According to Usher, faculty unions across Canada bargain as though they are in a public sector environment, where the government can raise taxes to cover salary increases. However, universities have limited control over their own revenues, meaning that students end up covering the cost of faculty raises, he said.

“The students pay for it one way or the other, either through higher tuition or through lower services.”

Faculty response
The University of Manitoba Faculty Association (UMFA) maintains that faculty salaries have been declining relative to the budgetary surpluses that the U of M consistently transfers to capital assets.

Janet Morrill, associate professor of accounting and finance at the U of M, has spent years crunching numbers, along with her husband Cameron, for UMFA.

Morrill said she was critical of how much money the university transferred from its operating budget to cover capital expenditures, arguing that the transfers, which amounted to $49.5 million last year, are the real source of the university’s budgetary woes.

“Given that some of the capital expansion that we’re doing is coming at the expense of class sizes and class offerings, I would like to be sure that the choices that are being made are the choices that the students would make,” Morrill said.

While the faculty association cites several new capital projects as responsible for draining the university’s financial resources, including the over $4.7 million Welcome Centre and the over $45 million Active Living Centre, vice-president administration Paul Kochan told the Manitoban that the university faces over $300 million in deferred maintenance costs.

The Manitoban has published extensive coverage on the U of M budget cuts, including articles about the Stop the Cuts assembly in December, UMGA’S position, and UMSU’s report on the cuts.

1 Comment on "University of Manitoba budget challenges in line with national trends"

  1. puzzled faculty | January 29, 2015 at 9:14 pm |

    The numbers don’t seem to add up: Annual inflation rates in Canada for the past three years were below 2%. Current annual increases to faculty salaries are 2.3%, likely comparable to salary increases for other employee groups. On the other side of the ledger, current annual tuition increases are capped at inflation (which means that tuition increases cannot keep up with increase in salary costs), but annual operating budget increases from the province are 2.5%, i.e. above the level of salary increases. Assuming that 75% of operating budget goes into salaries, and 75% of operating budget comes from the province, there should not occur a budget problem, unless there is significant deferred spending from previous projects, or (as often seems to be the case in these situations) senior administration wants to set significant funding aside for new projects but does not dare to tell employees and students because it needs to be cut out from existing programs and services.
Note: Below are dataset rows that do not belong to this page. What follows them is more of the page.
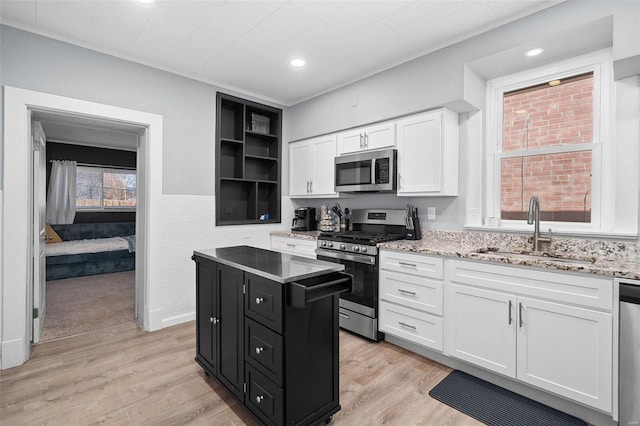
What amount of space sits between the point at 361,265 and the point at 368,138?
4.43 feet

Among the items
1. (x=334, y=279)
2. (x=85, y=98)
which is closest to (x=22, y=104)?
(x=85, y=98)

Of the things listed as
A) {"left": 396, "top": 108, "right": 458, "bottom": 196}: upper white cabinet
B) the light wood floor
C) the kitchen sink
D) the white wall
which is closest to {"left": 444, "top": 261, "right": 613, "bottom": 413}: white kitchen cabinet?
the kitchen sink

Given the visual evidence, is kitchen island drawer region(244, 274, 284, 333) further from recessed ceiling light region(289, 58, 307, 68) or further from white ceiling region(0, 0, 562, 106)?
recessed ceiling light region(289, 58, 307, 68)

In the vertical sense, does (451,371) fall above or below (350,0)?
below

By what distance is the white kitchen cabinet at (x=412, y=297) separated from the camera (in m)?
2.49

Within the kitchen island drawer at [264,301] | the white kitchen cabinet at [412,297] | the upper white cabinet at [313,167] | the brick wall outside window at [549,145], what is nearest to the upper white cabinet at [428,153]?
the brick wall outside window at [549,145]

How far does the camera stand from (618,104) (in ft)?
7.29

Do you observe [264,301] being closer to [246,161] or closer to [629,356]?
[629,356]

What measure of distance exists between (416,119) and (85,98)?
9.83 ft

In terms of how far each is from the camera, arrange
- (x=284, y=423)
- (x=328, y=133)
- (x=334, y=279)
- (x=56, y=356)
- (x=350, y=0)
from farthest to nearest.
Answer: (x=328, y=133)
(x=56, y=356)
(x=350, y=0)
(x=334, y=279)
(x=284, y=423)

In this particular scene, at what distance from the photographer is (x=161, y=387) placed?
2.21 meters

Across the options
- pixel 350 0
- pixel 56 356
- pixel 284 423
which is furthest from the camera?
pixel 56 356

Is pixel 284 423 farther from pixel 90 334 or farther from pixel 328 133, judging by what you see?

In these cases manufactured financial crises are still often the method of choice, although this actually does not work: recall that you are dealing with 1000+ PhD holding faculty and 20,000+ bright young students. Only naïve administrators could believe that they could get away with deceit. On the other hand, if the crisis is real, my recommendation would be to open the books and explain in detail why (in spite of the above numbers) costs are increasing faster than revenue.